:: Exercise instructions ::
Each line in the material below, starting at the one that contains "民政局机关2020年收支预算总表" and ending at the one that contains "支出总计 | 3,156.03 |", should be repeated exactly; the pictures should not.
---------- Provided information ----------
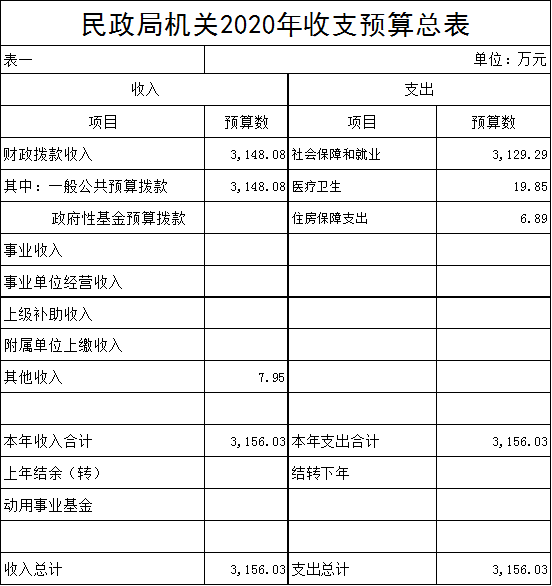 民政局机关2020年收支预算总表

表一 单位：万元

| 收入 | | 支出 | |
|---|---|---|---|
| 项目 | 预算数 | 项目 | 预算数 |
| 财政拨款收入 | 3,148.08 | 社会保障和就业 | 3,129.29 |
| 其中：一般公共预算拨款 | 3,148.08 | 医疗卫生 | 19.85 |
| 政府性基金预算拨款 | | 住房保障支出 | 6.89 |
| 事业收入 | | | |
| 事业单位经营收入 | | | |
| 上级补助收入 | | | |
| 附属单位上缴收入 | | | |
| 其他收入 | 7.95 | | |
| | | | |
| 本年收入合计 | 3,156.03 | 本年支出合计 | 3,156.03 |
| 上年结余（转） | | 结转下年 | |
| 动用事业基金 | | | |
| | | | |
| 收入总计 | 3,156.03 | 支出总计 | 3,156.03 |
----------
---------- Provided information ----------
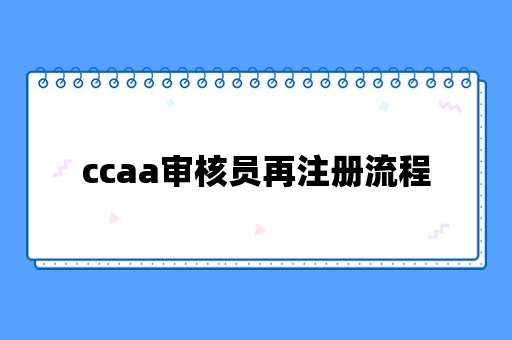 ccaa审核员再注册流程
----------
:: Written reply ::
 民政局机关2020年收支预算总表

表一 单位：万元

| 收入 | | 支出 | |
|---|---|---|---|
| 项目 | 预算数 | 项目 | 预算数 |
| 财政拨款收入 | 3,148.08 | 社会保障和就业 | 3,129.29 |
| 其中：一般公共预算拨款 | 3,148.08 | 医疗卫生 | 19.85 |
| 政府性基金预算拨款 | | 住房保障支出 | 6.89 |
| 事业收入 | | | |
| 事业单位经营收入 | | | |
| 上级补助收入 | | | |
| 附属单位上缴收入 | | | |
| 其他收入 | 7.95 | | |
| | | | |
| 本年收入合计 | 3,156.03 | 本年支出合计 | 3,156.03 |
| 上年结余（转） | | 结转下年 | |
| 动用事业基金 | | | |
| | | | |
| 收入总计 | 3,156.03 | 支出总计 | 3,156.03 |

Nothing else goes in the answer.